What you are asked to do
Copy the lines from the one containing "From the viewpoint" through the end of the lines, both included.
** start of Data extract **
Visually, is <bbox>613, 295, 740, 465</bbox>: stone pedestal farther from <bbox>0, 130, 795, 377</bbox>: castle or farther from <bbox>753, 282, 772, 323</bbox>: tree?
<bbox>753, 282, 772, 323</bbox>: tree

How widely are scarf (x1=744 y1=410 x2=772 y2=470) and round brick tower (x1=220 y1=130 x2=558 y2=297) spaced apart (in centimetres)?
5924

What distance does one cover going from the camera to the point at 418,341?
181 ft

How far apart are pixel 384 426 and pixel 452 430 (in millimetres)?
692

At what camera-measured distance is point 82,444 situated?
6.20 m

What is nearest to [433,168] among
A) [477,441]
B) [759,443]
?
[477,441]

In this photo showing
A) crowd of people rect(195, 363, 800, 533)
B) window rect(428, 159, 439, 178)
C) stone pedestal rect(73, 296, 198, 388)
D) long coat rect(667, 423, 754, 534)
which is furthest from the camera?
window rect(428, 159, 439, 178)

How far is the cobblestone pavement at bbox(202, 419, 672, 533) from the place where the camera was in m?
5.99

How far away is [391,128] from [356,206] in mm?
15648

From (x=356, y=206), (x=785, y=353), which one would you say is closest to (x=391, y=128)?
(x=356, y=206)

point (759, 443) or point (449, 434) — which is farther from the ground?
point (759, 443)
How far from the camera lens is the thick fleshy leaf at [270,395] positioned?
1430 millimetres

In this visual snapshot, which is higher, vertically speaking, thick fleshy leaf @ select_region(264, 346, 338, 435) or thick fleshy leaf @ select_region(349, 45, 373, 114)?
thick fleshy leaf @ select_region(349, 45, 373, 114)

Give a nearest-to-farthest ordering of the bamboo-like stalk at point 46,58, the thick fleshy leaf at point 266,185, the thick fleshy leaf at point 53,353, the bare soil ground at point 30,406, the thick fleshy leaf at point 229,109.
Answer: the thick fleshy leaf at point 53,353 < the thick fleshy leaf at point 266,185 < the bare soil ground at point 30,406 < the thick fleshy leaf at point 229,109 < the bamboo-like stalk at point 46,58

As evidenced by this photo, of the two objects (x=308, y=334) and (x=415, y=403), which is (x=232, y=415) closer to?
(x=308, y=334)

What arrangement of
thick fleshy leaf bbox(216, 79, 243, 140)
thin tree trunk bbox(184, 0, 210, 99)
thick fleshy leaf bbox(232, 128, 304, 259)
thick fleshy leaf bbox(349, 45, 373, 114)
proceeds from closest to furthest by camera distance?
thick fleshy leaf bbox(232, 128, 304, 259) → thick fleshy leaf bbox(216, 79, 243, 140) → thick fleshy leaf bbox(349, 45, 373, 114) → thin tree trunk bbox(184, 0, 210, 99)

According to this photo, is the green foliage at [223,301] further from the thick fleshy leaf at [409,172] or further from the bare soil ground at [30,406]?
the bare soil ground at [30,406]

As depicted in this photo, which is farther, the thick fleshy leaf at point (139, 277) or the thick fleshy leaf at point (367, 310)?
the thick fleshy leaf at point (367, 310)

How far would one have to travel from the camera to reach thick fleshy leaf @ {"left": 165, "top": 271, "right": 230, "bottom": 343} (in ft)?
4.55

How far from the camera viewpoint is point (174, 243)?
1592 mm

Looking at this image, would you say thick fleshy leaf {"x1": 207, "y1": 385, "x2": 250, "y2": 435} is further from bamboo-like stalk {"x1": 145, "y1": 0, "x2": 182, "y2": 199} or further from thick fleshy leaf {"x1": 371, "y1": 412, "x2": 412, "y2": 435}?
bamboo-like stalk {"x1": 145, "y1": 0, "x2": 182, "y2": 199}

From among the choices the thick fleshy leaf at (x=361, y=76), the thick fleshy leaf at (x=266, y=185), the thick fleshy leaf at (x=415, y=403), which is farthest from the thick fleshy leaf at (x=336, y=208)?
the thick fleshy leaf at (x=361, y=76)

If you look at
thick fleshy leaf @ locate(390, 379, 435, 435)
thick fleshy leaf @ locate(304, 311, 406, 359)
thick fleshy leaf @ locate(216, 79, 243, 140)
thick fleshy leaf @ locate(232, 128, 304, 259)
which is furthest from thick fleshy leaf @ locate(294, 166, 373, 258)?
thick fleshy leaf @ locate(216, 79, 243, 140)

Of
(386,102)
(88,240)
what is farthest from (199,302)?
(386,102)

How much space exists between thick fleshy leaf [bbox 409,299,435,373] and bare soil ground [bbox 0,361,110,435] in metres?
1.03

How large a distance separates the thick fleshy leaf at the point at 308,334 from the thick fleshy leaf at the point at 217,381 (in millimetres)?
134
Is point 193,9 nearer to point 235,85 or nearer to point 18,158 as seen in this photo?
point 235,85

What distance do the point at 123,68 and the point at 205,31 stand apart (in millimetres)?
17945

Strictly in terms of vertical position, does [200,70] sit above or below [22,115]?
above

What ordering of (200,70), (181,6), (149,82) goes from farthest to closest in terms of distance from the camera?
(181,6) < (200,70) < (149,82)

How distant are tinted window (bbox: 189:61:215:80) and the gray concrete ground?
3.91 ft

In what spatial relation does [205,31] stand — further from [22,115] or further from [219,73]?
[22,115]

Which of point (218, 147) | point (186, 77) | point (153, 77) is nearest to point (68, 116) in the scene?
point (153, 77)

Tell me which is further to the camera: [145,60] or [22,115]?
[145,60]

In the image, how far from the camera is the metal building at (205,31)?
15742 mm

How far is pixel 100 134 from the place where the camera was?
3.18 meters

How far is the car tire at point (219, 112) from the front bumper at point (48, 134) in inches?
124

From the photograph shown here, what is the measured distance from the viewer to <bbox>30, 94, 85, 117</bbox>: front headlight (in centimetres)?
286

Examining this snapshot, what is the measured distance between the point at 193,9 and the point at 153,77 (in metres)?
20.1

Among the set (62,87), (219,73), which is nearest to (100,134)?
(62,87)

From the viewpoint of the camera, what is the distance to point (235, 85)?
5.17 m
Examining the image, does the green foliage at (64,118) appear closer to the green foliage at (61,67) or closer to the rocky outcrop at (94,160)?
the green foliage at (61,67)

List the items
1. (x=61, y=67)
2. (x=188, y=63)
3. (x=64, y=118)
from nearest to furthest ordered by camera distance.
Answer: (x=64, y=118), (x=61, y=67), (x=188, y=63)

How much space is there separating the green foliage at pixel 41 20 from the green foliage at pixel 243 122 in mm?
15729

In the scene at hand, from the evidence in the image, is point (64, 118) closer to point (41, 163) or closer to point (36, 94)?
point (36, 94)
** end of Data extract **
The completed task
From the viewpoint of the camera, what is the distance to point (235, 85)?
5.17 m
Examining the image, does the green foliage at (64,118) appear closer to the green foliage at (61,67) or closer to the rocky outcrop at (94,160)?
the green foliage at (61,67)

List the items
1. (x=61, y=67)
2. (x=188, y=63)
3. (x=64, y=118)
from nearest to furthest ordered by camera distance.
Answer: (x=64, y=118), (x=61, y=67), (x=188, y=63)

How much space is there separating the green foliage at pixel 41 20 from the green foliage at pixel 243 122 in mm?
15729

In the scene at hand, from the evidence in the image, is point (64, 118) closer to point (41, 163) or closer to point (36, 94)?
point (36, 94)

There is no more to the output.